I'll admit, I haven't applied for access through either one, but neither have I seen any papers cite access through those venues—and I read quite a few NLP + Twitter papers.
This article is just talking about Twitter Data Grants for which 6 universities were decided as winners [0]. You won't see papers through these grants as yet because well, the winners were announced about 40 days back!
In December, 2010, Twitter named a Colorado-based company, Gnip, as the delivery agent for moving data to the Library.
Shortly thereafter, the Library and Gnip began to agree on specifications and processes for the transfer of files - "current" tweets - on an ongoing basis.
In February 2011, transfer of "current" tweets was initiated and began with tweets from December 2010.

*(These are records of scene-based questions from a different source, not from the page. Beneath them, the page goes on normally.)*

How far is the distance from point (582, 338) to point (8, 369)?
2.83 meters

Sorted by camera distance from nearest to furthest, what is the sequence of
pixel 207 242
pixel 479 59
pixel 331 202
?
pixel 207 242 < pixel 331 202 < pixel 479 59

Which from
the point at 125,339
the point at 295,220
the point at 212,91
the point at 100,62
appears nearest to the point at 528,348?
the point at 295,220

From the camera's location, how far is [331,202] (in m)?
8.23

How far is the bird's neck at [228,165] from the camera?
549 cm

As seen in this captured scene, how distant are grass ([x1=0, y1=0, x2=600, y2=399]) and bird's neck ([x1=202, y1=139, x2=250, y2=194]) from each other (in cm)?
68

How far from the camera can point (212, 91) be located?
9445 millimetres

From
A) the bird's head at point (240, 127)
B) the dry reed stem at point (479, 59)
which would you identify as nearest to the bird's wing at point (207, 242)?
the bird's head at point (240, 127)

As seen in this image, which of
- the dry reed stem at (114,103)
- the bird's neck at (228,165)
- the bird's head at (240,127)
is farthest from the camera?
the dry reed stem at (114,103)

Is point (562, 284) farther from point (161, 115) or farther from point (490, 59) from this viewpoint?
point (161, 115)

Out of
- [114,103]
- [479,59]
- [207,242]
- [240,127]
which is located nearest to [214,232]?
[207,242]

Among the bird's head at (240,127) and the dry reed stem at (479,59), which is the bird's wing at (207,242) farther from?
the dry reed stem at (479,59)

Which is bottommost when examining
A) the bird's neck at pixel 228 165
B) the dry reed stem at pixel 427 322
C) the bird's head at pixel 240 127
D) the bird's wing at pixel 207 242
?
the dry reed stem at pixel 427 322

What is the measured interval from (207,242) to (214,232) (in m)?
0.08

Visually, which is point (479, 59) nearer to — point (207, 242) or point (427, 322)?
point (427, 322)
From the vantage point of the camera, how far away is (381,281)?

On February 28, 2012, the Library received the 2006-2010 archive through Gnip in three compressed files totaling 2.3 terabytes. When uncompressed the files total 20 terabytes. The files contained approximately 21 billion tweets, each with more than 50 accompanying metadata fields, such as place and description.
As of December 1, 2012,the Library has received more than 150 billion additional tweets and corresponding metadata, for a total including the 2006-2010 archive of approximately 170 billion tweets totaling 133.2 terabytes for two compressed copies."
I find the quantities hilarious.
But since they haven't been able to cope with providing access yet I get pessimistic about their prospects of doing so at all any time soon.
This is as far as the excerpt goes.